EXCERPTED TEXT:
==========

Practice effects are differences on the dependent variable that result from repeatedly performing the experimental task. For example, when people are faced with an unfamiliar task, they often do poorly the first time they try it but improve with practice. The more often the experiment requires them to engage in a task, the better participants become at it. Another kind of practice effect relates to the independent variable. Let’s say you are conducting a study on the effects of stress, using background noise as the stressor. Over time, participants might habituate to, or become used to, the noise so that it has less effect on their performance. Fatigue effects, in contrast, result when participants become tired or bored from repeatedly performing the same task. Unlike practice effects, fatigue effects lead to decrements in performance.
Carryover effects occur when the effect of one condition of the experiment carries over to and affects participants’ performance in another condition. Let’s say you are conducting a study of the effects of caffeine consumption on reaction time. In the experimental condition you give participants a standardized dose of caffeine, and in the control condition you give them an inert substance. If participants take part in the caffeine condition first, the effects of the drug might still be present in their bodies when they take part in the control condition. The effects of the caffeine can then “carry over” and affect performance in the control condition. However, you wouldn’t want to give all participants the inert substance first, because practice effects would then be confounded with the effects of the caffeine in the experimental condition.

==========

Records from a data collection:
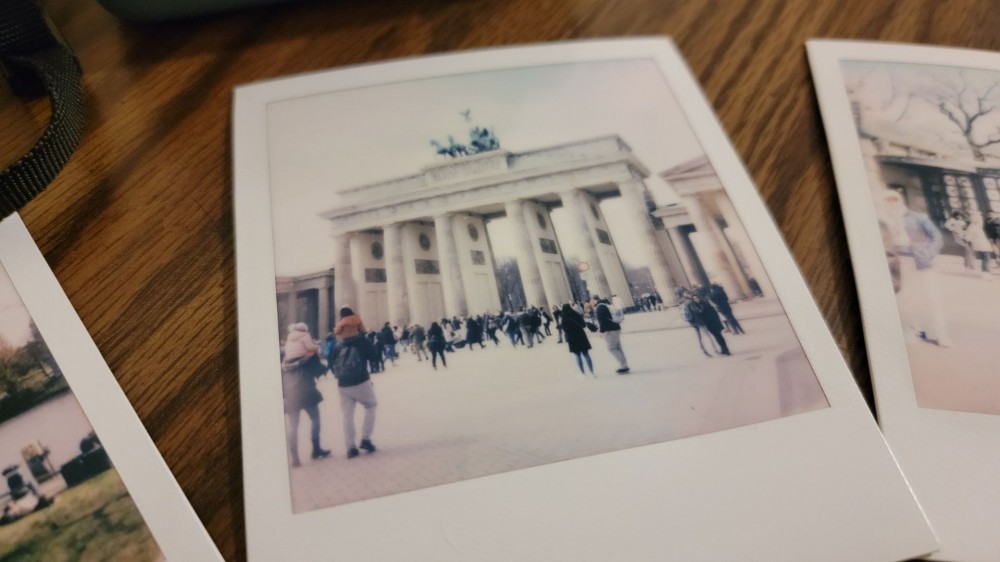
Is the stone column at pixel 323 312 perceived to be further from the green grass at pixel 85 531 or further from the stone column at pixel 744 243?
the stone column at pixel 744 243

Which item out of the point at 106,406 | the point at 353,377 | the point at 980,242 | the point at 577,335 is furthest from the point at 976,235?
the point at 106,406

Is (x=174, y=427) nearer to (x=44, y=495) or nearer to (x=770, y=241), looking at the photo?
(x=44, y=495)

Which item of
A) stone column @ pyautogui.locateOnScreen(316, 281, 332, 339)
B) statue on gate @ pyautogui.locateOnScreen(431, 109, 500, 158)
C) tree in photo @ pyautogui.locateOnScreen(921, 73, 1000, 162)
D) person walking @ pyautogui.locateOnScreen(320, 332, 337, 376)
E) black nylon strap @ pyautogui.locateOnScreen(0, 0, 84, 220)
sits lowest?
person walking @ pyautogui.locateOnScreen(320, 332, 337, 376)

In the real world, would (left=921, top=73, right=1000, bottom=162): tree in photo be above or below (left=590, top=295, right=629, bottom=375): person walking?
above

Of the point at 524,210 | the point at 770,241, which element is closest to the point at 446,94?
the point at 524,210

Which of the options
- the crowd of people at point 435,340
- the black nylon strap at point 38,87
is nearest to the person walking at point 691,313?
the crowd of people at point 435,340

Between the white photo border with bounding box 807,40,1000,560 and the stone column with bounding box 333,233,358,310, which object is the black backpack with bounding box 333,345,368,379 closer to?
the stone column with bounding box 333,233,358,310

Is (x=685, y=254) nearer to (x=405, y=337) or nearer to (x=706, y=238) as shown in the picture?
(x=706, y=238)

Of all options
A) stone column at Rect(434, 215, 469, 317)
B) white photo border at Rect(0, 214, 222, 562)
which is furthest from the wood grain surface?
stone column at Rect(434, 215, 469, 317)
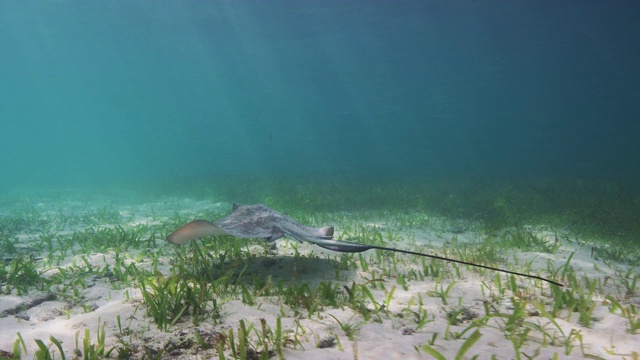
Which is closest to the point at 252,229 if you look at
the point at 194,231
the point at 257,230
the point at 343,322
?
the point at 257,230

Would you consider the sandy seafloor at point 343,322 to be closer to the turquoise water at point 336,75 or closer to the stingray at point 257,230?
the stingray at point 257,230

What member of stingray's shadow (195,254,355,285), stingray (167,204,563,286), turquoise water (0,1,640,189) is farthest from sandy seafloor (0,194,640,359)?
turquoise water (0,1,640,189)

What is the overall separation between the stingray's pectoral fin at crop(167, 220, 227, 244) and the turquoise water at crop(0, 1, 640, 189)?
50.9ft

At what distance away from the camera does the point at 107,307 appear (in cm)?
282

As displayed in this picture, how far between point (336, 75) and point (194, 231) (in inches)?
2761

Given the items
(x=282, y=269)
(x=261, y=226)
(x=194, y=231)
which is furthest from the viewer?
(x=282, y=269)

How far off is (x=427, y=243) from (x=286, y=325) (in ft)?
12.5

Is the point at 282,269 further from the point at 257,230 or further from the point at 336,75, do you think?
the point at 336,75

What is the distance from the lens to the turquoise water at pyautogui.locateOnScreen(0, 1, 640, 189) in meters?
32.5

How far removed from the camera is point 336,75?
227 ft

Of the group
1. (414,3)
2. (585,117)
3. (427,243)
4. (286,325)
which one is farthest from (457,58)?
(585,117)

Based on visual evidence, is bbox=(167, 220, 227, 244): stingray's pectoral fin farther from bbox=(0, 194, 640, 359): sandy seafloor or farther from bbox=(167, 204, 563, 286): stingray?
bbox=(0, 194, 640, 359): sandy seafloor

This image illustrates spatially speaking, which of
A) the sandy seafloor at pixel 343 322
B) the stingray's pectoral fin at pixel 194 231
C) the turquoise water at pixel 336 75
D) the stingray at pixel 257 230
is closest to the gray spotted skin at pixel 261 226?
the stingray at pixel 257 230

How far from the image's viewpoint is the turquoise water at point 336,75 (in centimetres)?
3253
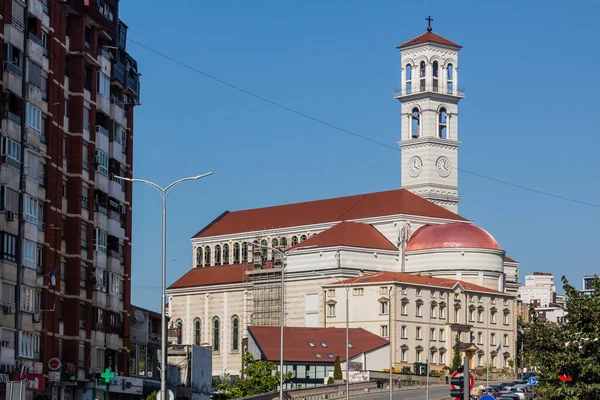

==========

TASK SET:
A: Please reproduce the excerpt on practice effects between "Practice effects are" and "decrements in performance.", inclusive.
B: According to the excerpt on practice effects, what do fatigue effects lead to?
C: Carry on the excerpt on practice effects from its last sentence.

THE REPLIES:
A:
Practice effects are differences on the dependent variable that result from repeatedly performing the experimental task. For example, when people are faced with an unfamiliar task, they often do poorly the first time they try it but improve with practice. The more often the experiment requires them to engage in a task, the better participants become at it. Another kind of practice effect relates to the independent variable. Let’s say you are conducting a study on the effects of stress, using background noise as the stressor. Over time, participants might habituate to, or become used to, the noise so that it has less effect on their performance. Fatigue effects, in contrast, result when participants become tired or bored from repeatedly performing the same task. Unlike practice effects, fatigue effects lead to decrements in performance.

B: Decrements in performance.

C:
Sensitization effects are a form of reactivity: Experiencing one condition of the experiment affects their performance in the other condition. For example, Wexley, Yukl, Kovacs, and Sanders (1972) studied the effect of raters’ exposure to very highly qualified and very poorly qualified job applicants on ratings of average applicants. Participants watched videotapes of three job interviews. In one condition, they saw the interviews of two highly qualified applicants prior to the interview of an average applicant; in another condition, participants saw the interviews of two poorly qualified applicants followed by that of an average applicant. When seen in isolation, the average applicant received a mean rating of 5.5 on a 9-point scale; when seen following the highly qualified applicants, the average applicant’s mean rating was 2.5, whereas following the poorly qualified applicants the mean rating was 8.1.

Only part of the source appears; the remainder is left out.